Yes. The Teams Shared Devices plan without a Teams Phone add-on provides Teams-to-Teams calling within your organisation and the ability to join scheduled Teams meetings. If the device only needs internal calls — for example, a break room phone used to contact reception or facilities — no Teams Phone add-on is required. The Teams Phone Standard add-on is only needed when the device must make or receive calls to external PSTN numbers.

Does the Teams Shared Devices plan include Intune for device management?

Yes — the Teams Shared Devices plan includes Intune Plan 1. This allows the shared device account to be enrolled in Intune for device configuration policy, compliance enforcement, and remote management through the Intune console. This is operationally important for organisations managing large shared device estates — Teams devices enrolled in Intune can receive configuration updates, certificate deployments, and compliance policies from the same management infrastructure as personal user devices. The Intune inclusion eliminates the need to purchase a separate Intune licence for shared device accounts.

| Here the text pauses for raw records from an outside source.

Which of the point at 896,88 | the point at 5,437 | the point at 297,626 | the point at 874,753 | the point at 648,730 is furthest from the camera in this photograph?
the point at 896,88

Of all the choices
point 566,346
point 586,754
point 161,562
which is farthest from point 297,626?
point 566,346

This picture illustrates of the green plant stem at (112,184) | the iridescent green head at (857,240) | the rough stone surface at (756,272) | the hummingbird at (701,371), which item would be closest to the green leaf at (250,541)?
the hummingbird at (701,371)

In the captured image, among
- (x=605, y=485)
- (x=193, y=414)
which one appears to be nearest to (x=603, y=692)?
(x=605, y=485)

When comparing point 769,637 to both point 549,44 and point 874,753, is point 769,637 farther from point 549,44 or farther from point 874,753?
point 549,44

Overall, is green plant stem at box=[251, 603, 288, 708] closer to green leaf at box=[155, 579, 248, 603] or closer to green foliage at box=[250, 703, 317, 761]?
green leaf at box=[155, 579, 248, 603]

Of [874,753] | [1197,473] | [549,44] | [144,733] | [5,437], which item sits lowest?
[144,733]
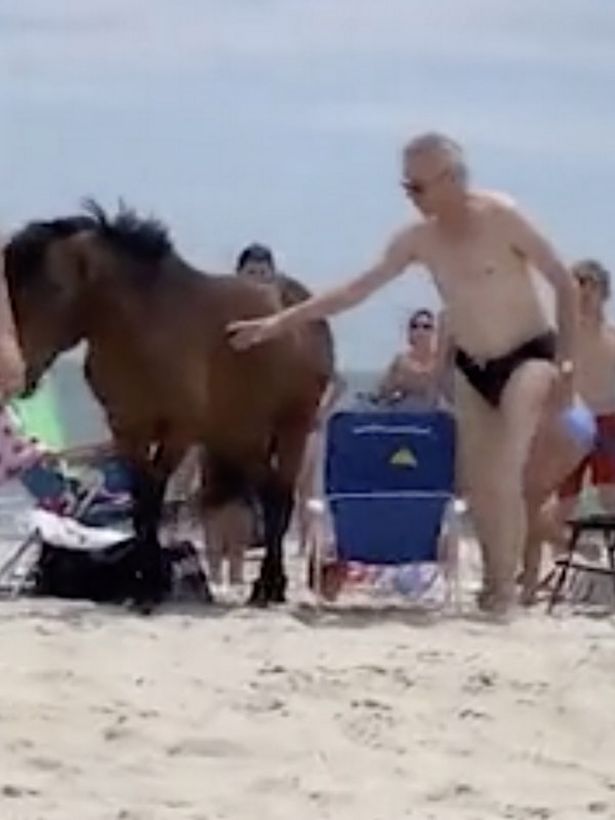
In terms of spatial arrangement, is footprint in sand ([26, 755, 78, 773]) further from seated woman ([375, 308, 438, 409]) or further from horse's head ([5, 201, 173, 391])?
seated woman ([375, 308, 438, 409])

What happens at M365 EA renewal if we have shared devices on E3 licences?

The incorrectly licenced devices count toward your E3 commitment volume. If you reduce those devices to the Teams Shared Devices plan at renewal, your E3 count reduces — which may affect your volume discount tier. Model the tier impact before submitting the renewal position: if removing 200 E3 shared device licences drops your total M365 commitment below a tier threshold, the per-unit price on all remaining E3 licences may increase, potentially offsetting some of the direct saving. A full renewal modelling exercise — as described in our EA renewal preparation guide — accounts for this tier interaction.